Question

directions: use your knowledge of distance - time graphs to answer the questions that follow.
part 1
comparing the speeds of the tortoise and the hare

1. what can be calculated using the distance - time graph above? explain your reasoning.
2. what does the tortoises line tell you about its speed?
3. what does the hares line tell you about its speed?

Explanation:

Step1: Recall speed - distance - time relation

Speed is calculated as $v=\frac{d}{t}$, where $v$ is speed, $d$ is distance and $t$ is time. A distance - time graph gives distance values for different time values.

Step2: Analyze Tortoise's line

The Tortoise's line is a straight - line in segments. The slope of the line in a distance - time graph represents speed. Since the slope is constant in each segment, the Tortoise has a constant speed in each non - zero slope segment.
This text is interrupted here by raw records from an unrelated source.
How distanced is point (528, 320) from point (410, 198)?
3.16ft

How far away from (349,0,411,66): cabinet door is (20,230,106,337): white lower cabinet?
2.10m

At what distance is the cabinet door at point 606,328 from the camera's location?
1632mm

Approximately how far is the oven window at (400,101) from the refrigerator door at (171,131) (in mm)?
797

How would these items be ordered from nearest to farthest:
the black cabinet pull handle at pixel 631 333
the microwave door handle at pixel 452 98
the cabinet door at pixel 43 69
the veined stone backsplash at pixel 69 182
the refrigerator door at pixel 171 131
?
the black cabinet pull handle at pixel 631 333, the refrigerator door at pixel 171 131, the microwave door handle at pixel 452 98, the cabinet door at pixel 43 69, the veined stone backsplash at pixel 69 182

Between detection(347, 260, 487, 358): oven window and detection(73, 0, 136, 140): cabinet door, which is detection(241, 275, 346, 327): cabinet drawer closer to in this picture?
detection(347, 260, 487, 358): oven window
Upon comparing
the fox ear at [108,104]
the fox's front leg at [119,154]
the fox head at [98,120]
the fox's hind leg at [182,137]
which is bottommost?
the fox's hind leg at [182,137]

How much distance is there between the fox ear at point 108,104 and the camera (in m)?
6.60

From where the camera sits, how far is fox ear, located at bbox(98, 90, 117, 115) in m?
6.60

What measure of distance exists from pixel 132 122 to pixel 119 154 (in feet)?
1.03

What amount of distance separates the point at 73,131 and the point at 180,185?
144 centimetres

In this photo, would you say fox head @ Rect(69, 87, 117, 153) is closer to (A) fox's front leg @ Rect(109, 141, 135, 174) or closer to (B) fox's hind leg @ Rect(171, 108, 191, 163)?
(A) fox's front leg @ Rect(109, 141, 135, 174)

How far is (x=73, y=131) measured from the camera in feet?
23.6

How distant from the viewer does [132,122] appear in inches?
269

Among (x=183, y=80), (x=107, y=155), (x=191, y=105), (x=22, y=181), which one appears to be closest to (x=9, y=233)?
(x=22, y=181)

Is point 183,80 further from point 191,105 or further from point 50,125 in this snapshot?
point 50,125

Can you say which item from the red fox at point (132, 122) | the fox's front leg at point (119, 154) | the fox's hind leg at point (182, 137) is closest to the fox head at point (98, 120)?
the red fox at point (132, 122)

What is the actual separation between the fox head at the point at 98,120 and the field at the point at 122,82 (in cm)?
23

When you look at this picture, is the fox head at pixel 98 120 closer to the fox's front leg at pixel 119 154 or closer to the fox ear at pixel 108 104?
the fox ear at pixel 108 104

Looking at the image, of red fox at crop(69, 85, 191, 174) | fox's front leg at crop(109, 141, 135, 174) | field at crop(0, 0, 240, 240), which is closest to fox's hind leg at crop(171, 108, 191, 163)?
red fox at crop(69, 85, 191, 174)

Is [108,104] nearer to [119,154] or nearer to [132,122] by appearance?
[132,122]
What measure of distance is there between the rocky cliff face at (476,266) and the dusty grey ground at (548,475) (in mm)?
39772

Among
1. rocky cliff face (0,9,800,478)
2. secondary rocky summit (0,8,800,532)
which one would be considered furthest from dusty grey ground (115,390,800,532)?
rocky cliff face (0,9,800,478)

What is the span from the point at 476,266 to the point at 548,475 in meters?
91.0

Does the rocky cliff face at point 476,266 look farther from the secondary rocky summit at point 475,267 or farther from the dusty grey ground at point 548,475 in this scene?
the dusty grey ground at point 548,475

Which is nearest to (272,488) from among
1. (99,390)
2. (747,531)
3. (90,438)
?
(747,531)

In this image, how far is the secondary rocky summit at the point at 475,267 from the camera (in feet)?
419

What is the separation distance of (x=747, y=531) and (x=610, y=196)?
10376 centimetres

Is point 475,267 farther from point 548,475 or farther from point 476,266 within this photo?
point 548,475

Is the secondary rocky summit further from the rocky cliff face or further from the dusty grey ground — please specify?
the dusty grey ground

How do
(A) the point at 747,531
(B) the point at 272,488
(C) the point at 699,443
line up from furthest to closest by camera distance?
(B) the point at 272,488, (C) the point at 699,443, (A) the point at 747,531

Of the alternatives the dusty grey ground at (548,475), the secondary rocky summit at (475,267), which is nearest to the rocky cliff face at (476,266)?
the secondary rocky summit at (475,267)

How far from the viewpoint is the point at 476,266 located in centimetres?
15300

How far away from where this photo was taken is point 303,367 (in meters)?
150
Step3: Analyze Hare's line

The Hare's line has different slopes at different times. It has a steeper slope initially, then a zero slope (horizontal line indicating it is at rest), and then a non - zero slope again. So the Hare's speed varies; it runs fast initially, then stops, and then runs again.

Answer:

1. Speed can be calculated using the distance - time graph. Reason: Speed is the ratio of distance to time ($v = \frac{d}{t}$), and the graph provides distance values for corresponding time values. The slope of the line on a distance - time graph represents speed.
2. The Tortoise's line has constant slopes in non - zero slope segments, indicating that the Tortoise has a constant speed in each of those segments.
3. The Hare's line has varying slopes. It has a high speed initially (steep slope), then stops (horizontal line, zero speed), and then moves again with a non - zero speed (non - horizontal slope).